12 Nov 2006
PUCCINI: Manon Lescaut
This beautiful production premièred in 1980 and was the first live-telecast from the Met internationally relayed.
This beautiful production premièred in 1980 and was the first live-telecast from the Met internationally relayed.
Ten years later I was in New York and attended. Freni sang the title role and was stunning, looking and singing like she was 25 instead of 55. The production still looked fresh and fine, too, and it still does on this wonderful DVD. I’ve often taken offence at some self-styled sophisticated New Yorkers who think of their co-opera visitors as boorish and provincial because they applaud the sets (as happens here twice) but I can fully understand the delight of many Americans who have come for enjoyment and give the set designer (Desmond Wheeley, responsible for the brilliant costumes too) his rightful due.
Kudos too for Maestro Levine who stops his orchestra so that Domingo can have his applause after ‘Donna non vidi mai’. A lot of the time the applause is generous, though not overenthusiastic till the audience at last warms up. Of course at the time many spectators still had the sound of Tucker, Bergonzi and even Del Monaco and Björling in their ears. Honesty however commands me to say that the Spanish tenor is not to be despised in this very long and difficult role. The tone is homogenously golden, from bottom to top and without nasality. Stylistically he is faultless as usual and also as usual piano or a melting pianissimo is not in his vocabulary. If one listens carefully one notices that his legato is not 100% perfect as he often takes in a small breath, especially when he sails into the head register. Only at the fiendishly difficult ‘Guardate, pazzo son’ it becomes clear that a sure high B is not his anymore and the voice grates on for two seconds. The same happens in the last act duet where he cannot avoid flattening. Yet, there has been no better Des Grieux around for a quarter of a century.
Renata Scotto, already 47 at the time and thus more than 30 years older than the role she is assuming, has one of her Indian Summer days. In the first act she sounds and looks appropriately young and skittish, though not naïve. She sings an intense ‘In quelle trine morbide’, showing us with her messa di voce what an experienced singer can do. She continues in that vein till the passionate outburst of ‘Sola, perduta, abandonata’. Her well-known shrillness is not much in evidence and even when it appears she is such an experienced artist it becomes part of well-thought out interpretation.

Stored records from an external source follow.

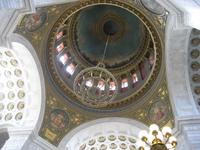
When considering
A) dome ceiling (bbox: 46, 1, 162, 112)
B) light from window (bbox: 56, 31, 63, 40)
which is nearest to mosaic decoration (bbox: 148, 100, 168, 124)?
dome ceiling (bbox: 46, 1, 162, 112)

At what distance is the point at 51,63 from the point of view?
605 inches

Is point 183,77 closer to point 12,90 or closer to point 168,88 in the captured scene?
point 168,88

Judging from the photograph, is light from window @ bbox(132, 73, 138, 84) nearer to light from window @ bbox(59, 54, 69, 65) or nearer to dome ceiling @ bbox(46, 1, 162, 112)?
dome ceiling @ bbox(46, 1, 162, 112)

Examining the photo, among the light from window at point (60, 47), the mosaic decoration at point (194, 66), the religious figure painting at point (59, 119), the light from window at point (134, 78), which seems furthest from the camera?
the light from window at point (134, 78)

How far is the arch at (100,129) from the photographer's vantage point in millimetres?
15258

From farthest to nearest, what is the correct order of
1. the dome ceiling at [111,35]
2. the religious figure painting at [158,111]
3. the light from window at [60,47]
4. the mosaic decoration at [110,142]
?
the dome ceiling at [111,35], the mosaic decoration at [110,142], the light from window at [60,47], the religious figure painting at [158,111]

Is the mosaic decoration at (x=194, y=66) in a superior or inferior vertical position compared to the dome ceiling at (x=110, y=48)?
inferior

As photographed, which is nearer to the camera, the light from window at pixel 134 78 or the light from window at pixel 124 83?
the light from window at pixel 134 78

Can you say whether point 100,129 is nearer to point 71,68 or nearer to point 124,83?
point 124,83

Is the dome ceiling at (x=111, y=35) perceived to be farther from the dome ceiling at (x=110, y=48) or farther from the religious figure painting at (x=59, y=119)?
the religious figure painting at (x=59, y=119)

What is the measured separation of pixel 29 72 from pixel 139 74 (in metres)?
5.50

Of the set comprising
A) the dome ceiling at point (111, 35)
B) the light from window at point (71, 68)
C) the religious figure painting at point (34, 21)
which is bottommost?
the religious figure painting at point (34, 21)

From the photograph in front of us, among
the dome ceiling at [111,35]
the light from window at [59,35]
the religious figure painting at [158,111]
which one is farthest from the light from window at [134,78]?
the light from window at [59,35]

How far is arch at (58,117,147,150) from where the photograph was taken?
15258mm
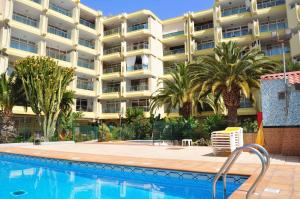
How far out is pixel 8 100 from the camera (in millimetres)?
25703

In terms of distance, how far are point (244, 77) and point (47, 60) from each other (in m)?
18.4

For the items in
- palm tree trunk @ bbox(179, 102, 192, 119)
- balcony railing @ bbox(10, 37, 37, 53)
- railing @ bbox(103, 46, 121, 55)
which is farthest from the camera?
railing @ bbox(103, 46, 121, 55)

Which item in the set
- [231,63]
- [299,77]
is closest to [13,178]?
[299,77]

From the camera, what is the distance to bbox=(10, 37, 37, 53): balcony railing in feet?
109

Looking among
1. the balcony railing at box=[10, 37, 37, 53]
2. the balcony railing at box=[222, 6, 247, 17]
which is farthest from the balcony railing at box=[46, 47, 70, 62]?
the balcony railing at box=[222, 6, 247, 17]

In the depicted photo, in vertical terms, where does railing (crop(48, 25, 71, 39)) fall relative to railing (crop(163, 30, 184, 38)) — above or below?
below

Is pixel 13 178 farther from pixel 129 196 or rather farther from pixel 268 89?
pixel 268 89

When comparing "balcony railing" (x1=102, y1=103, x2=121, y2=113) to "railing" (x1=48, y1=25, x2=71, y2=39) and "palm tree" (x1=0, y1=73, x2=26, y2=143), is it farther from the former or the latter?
"palm tree" (x1=0, y1=73, x2=26, y2=143)

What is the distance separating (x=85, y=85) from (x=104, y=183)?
33712mm

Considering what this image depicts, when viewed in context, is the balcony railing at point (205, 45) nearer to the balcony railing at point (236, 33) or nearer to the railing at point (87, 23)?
the balcony railing at point (236, 33)

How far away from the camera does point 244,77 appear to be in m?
19.2

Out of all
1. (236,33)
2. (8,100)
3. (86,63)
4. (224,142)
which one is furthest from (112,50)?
(224,142)

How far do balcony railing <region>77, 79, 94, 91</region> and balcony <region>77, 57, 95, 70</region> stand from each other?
8.12 ft

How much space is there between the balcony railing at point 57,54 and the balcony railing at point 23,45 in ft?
6.92
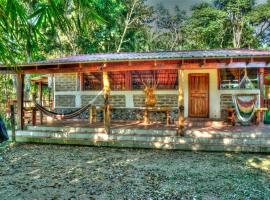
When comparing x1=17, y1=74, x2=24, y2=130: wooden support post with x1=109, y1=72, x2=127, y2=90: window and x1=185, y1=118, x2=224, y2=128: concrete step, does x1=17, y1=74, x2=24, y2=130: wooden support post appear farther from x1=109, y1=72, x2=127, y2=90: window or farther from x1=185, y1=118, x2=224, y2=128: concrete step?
x1=185, y1=118, x2=224, y2=128: concrete step

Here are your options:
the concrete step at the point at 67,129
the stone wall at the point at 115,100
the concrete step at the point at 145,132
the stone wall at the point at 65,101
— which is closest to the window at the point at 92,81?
the stone wall at the point at 115,100

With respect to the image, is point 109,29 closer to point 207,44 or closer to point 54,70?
point 207,44

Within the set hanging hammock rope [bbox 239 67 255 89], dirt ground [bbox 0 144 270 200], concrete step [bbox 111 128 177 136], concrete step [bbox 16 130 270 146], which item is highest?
hanging hammock rope [bbox 239 67 255 89]

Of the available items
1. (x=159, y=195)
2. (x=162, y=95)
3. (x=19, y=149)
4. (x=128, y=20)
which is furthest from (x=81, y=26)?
(x=128, y=20)

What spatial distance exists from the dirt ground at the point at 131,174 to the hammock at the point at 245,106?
2.07 m

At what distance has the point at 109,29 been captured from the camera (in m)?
19.9

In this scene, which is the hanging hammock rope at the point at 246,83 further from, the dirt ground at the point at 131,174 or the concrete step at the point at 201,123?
the dirt ground at the point at 131,174

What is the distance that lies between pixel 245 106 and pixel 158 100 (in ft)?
10.3

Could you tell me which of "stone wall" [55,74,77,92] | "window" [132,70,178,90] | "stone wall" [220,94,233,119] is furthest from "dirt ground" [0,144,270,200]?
"stone wall" [55,74,77,92]

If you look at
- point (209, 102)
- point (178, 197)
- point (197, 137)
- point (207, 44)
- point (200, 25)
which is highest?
point (200, 25)

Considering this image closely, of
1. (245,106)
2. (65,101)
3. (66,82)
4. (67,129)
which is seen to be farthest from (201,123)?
(66,82)

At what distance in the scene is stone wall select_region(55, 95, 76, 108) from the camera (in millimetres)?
11211

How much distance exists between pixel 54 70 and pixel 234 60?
5332 mm

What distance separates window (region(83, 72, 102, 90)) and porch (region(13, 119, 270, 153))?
236 cm
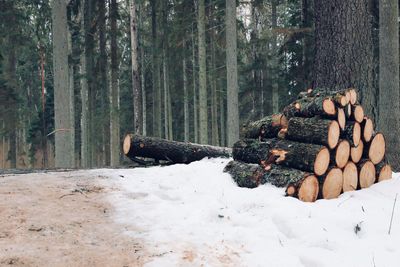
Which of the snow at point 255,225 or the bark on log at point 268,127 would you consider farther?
the bark on log at point 268,127

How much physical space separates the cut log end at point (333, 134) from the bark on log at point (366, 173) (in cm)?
62

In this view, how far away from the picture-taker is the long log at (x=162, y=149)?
7.22 metres

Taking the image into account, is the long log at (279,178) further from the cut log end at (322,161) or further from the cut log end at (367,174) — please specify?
the cut log end at (367,174)

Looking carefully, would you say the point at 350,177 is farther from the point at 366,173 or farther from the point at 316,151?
the point at 316,151

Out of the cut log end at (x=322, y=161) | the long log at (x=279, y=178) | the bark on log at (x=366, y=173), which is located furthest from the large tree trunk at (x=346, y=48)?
the long log at (x=279, y=178)

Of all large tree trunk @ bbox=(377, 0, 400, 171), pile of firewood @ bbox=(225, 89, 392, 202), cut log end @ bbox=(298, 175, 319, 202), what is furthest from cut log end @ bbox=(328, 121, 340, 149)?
large tree trunk @ bbox=(377, 0, 400, 171)

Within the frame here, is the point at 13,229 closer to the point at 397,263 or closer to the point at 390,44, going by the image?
the point at 397,263

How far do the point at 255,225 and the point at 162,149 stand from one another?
141 inches

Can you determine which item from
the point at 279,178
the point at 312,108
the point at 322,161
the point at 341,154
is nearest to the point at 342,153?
the point at 341,154

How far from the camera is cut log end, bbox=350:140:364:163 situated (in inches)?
206

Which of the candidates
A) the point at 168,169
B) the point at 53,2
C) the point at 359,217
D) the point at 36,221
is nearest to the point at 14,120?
the point at 53,2

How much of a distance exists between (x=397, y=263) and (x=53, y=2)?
32.7 feet

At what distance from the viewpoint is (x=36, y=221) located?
3984 millimetres

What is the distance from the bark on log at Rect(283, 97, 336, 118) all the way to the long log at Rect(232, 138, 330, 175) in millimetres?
474
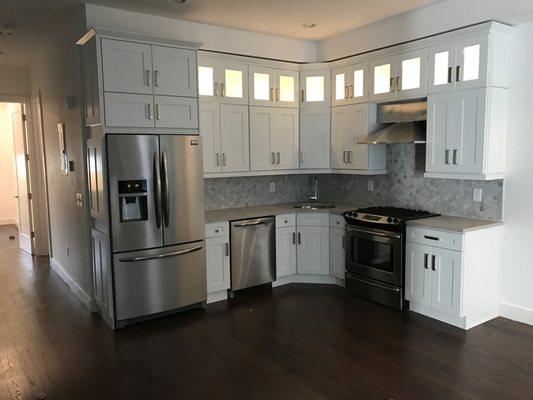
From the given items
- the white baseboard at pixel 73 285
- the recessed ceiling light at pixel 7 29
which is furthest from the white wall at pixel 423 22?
the white baseboard at pixel 73 285

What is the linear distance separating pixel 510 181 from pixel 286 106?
2576 mm

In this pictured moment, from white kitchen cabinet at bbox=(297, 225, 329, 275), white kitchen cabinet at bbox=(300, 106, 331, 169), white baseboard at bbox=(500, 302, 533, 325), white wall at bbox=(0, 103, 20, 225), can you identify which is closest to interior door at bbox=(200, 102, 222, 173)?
white kitchen cabinet at bbox=(300, 106, 331, 169)

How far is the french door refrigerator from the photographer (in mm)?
3828

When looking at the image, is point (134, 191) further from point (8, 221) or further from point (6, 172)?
point (8, 221)

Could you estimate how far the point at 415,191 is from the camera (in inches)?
186

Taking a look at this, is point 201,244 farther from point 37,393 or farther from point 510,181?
point 510,181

Pablo Elvira starts out with a few rough patches but soon gives us a well-rounded portrait of the most unthankful baritone role in the Italian repertoire. Almost no one can improve on Renato Capecchi’s Geronte (I heard Italo Tajo and he came near) while Philip Creech, with Afro-haircut in these early politically-correct days, is a lively though somewhat throaty Edmondo.
Apart from often great singing, great sets and costumes there is great acting too. A practical theatre genius as Gian Carlo Menotti (and his stage assistants too) must have done quite a lot of thinking. How to strike a balance between acting that still has meaning and is visible in the Met’s Family Circle without looking ridiculous during close-ups on small TV-screens? Menotti succeeds magnificently, helped of course by Scotto and Domingo who were always stage animals. There is nothing hammy in their acting. There are no over gross gestures which can be so easily ridiculed in cheap humour shows: remember Del Monaco in his Japanese telecasts? There are literally dozens of fine acting touches by everybody on the stage, important in those gone days without titles. TV director Kirk Browning probably has studied the production book till he could dream it as he misses nothing while at the same time he too succeeds in finding that balance between house and home audience.

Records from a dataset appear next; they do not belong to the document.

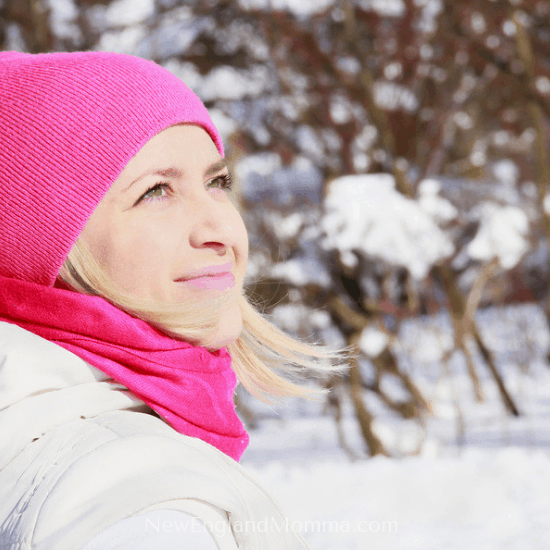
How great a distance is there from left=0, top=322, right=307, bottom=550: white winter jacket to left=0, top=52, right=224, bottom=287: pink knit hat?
19cm

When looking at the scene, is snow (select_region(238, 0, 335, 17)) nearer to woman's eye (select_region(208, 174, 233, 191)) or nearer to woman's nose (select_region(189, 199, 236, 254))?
woman's eye (select_region(208, 174, 233, 191))

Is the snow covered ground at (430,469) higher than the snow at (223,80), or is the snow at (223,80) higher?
the snow at (223,80)

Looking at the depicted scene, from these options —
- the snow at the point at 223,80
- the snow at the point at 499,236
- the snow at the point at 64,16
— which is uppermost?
the snow at the point at 64,16

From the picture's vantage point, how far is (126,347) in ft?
3.89

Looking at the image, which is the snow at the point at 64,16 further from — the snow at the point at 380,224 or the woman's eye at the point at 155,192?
the woman's eye at the point at 155,192

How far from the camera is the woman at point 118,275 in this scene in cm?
102

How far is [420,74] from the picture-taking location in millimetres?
6266

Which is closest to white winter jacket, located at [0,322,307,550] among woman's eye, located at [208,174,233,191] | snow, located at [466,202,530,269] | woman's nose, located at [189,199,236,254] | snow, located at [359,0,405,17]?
woman's nose, located at [189,199,236,254]

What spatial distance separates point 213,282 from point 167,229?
0.14m

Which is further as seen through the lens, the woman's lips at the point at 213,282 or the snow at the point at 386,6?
the snow at the point at 386,6

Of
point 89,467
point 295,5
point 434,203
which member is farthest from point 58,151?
point 295,5

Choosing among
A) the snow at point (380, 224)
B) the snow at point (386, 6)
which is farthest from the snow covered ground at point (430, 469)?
the snow at point (386, 6)

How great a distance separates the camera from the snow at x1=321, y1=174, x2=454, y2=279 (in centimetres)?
520

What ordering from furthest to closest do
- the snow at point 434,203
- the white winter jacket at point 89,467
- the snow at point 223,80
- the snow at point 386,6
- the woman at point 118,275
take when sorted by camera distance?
the snow at point 223,80, the snow at point 386,6, the snow at point 434,203, the woman at point 118,275, the white winter jacket at point 89,467
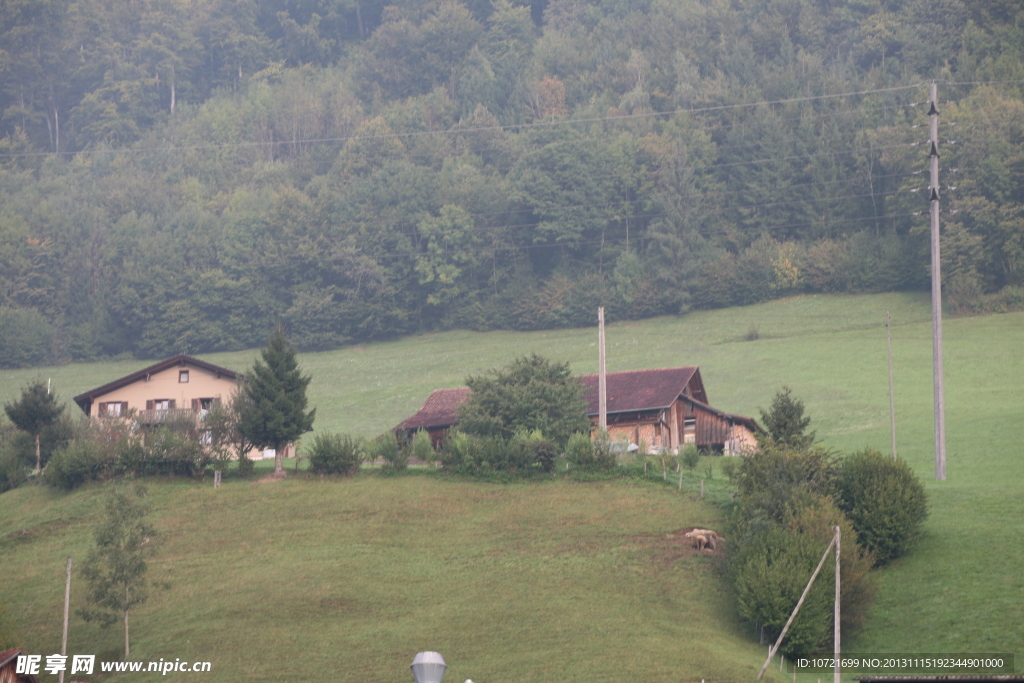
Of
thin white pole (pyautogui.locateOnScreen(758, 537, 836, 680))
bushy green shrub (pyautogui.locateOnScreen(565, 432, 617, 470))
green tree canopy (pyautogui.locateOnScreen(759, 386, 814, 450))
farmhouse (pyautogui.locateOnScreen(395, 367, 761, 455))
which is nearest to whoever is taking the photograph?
thin white pole (pyautogui.locateOnScreen(758, 537, 836, 680))

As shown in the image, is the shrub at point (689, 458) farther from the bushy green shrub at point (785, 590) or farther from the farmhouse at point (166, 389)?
the farmhouse at point (166, 389)

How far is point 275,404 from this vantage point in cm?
6194

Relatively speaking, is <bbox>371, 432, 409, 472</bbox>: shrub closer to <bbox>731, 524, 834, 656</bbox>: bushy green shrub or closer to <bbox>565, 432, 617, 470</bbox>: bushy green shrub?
<bbox>565, 432, 617, 470</bbox>: bushy green shrub

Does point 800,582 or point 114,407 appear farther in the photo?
point 114,407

Musically the whole of it is energetically and sympathetically conducted by James Levine who welds everything and everybody in one long and continuing sweep; no mean feat for an opera where there is such a deep abyss between the first and the later acts. Those too were the days when during the lovingly sculpted intermezzo the cameras remain on conductor and orchestra without a lot of extra musical activity on the scene to draw all attention too. Probably the best sung and best acted Manon Lescaut to be found on DVD.